Order the steps for solving this equation using the quadratic formula. 4x ^ 2 - 11x - 3 = 0
First Step: Identify a = 4; b = - 11 , c = - 3
x = (11 plus/minus sqrt(169))/8
x = 24/8 and x = - 2/8
x = (11 plus/minus sqrt((- 11) ^ 2 - 4(4)
(- 3)))/(2(4))
x = (11 + 13)/8 and x = (11 - 13)/8 x = (11 plus/minus 13)/8
x = (11 plus/minus sqrt(121 + 48))/8
x = 3 and x = - 1/4
The correct order of steps for solving the equation using the quadratic formula is as follows:
1. Identify the values of a, b, and c in the quadratic equation.
2. Plug the values of a, b, and c into the quadratic formula: x = (-b ± √(b^2 - 4ac)) / (2a)
3. Simplify the expression inside the square root: b^2 - 4ac.
4. Take the square root of the expression in step 3.
5. Write down the two solutions for x, one with a plus sign and one with a minus sign in front of the square root.
6. Simplify the solutions by dividing the numerical values and combining like terms if necessary.
In this specific example, the correct order of steps would be:
1. Identify a = 4, b = -11, c = -3.
2. Plug the values into the quadratic formula: x = (-(-11) ± √((-11)^2 - 4(4)(-3))) / (2(4)).
3. Simplify the expression inside the square root: (-11)^2 - 4(4)(-3) = 121 + 48 = 169.
4. Take the square root of 169: √169 = 13.
5. Write down the two solutions for x: x = (11 ± 13) / (8).
6. Simplify the solutions: x = (11 + 13) / 8 = 24 / 8 = 3, and x = (11 - 13) / 8 = -2 / 8 = -1/4.

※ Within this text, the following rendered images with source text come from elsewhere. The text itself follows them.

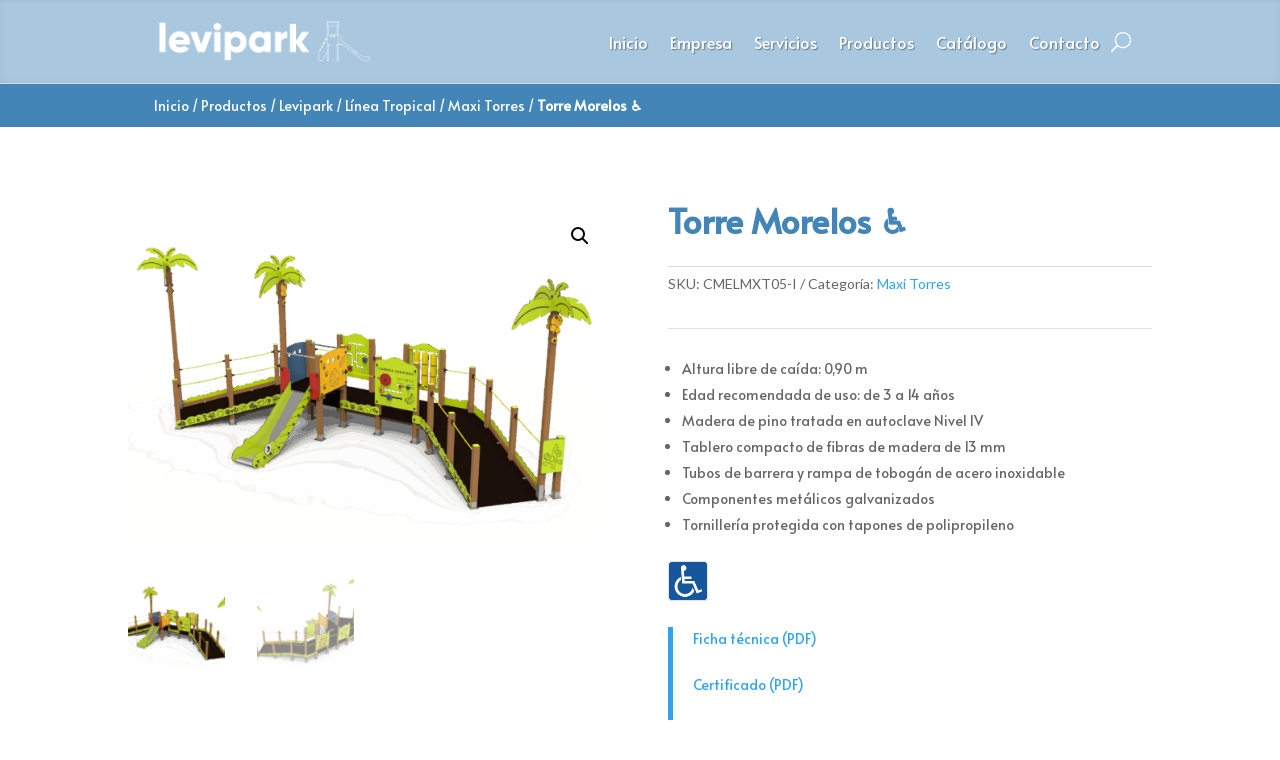

--- FILE ---
content_type: text/css
request_url: https://levipark21.es/wp-content/uploads/maxmegamenu/style.css?ver=a8be78
body_size: 85
content:
@charset "UTF-8";

/** THIS FILE IS AUTOMATICALLY GENERATED - DO NOT MAKE MANUAL EDITS! **/
/** Custom CSS should be added to Mega Menu > Menu Themes > Custom Styling **/

.mega-menu-last-modified-1758570187 { content: 'Monday 22nd September 2025 19:43:07 UTC'; }

.wp-block {}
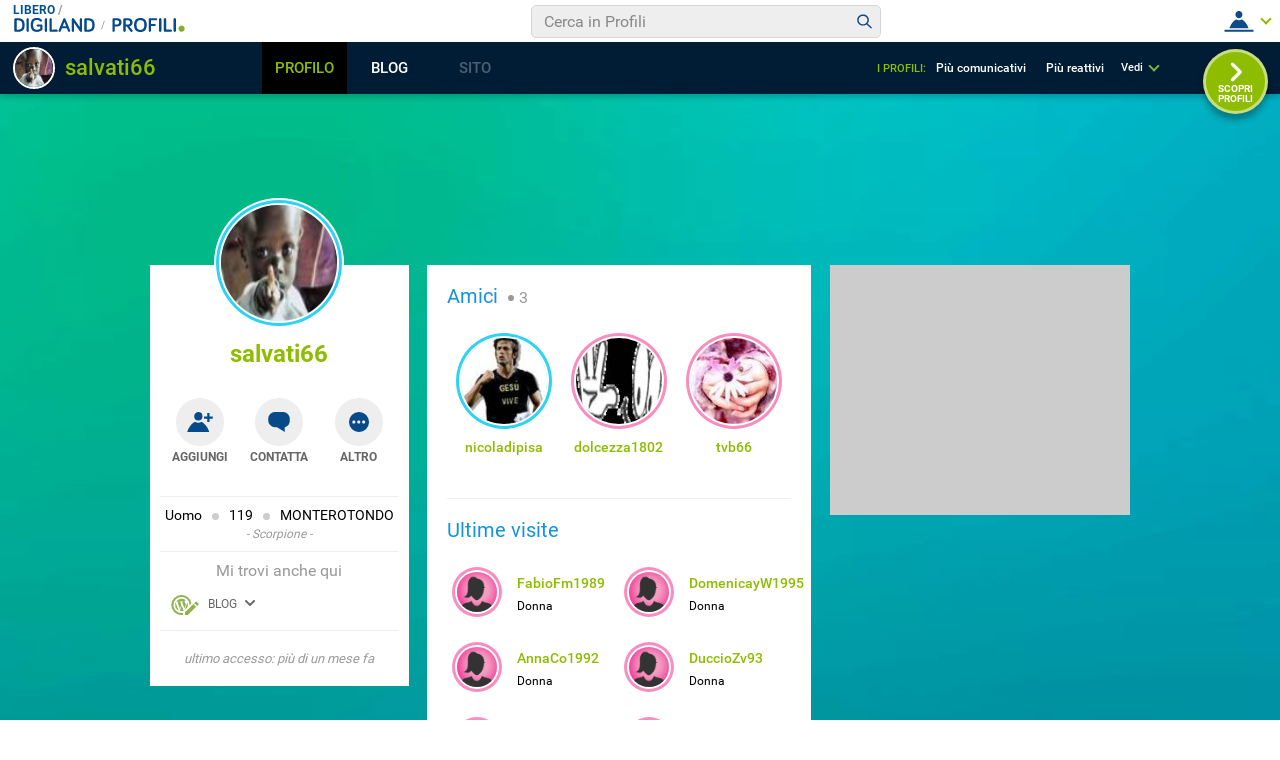

--- FILE ---
content_type: application/javascript
request_url: https://blog.libero.it/wp/wp-content/plugins/API/all_blogs/all_blogs_from_myblog_code.php?type=L&username=salvati66&callback=displayUserBlogs&_=1768662223758
body_size: 323
content:
displayUserBlogs({"blog_libero" :  [{"Blog_ID":179992,"Blog_Name":"FAME","Blog_URL":"http:\/\/blog.libero.it\/FAME","New_Post":"http:\/\/blog.libero.it\/scrivi.php","Settings":"http:\/\/blog.libero.it\/gest_messaggi.php","Blog_Prefix":"","Blog_createdate":"2008-07-06 01:22:25"}],"blog_libero_wp" :  [], "blog_myblog": []})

Therefore, the correct order of steps for solving this equation using the quadratic formula is:
1. Identify a = 4, b = -11, c = -3.
2. Plug the values into the quadratic formula: x = (-(-11) ± √((-11)^2 - 4(4)(-3))) / (2(4)).
3. Simplify the expression inside the square root: (-11)^2 - 4(4)(-3) = 121 + 48 = 169.
4. Take the square root of 169: √169 = 13.
5. Write down the two solutions for x: x = (11 ± 13) / (8).
6. Simplify the solutions: x = (11 + 13) / 8 = 24 / 8 = 3, and x = (11 - 13) / 8 = -2 / 8 = -1/4.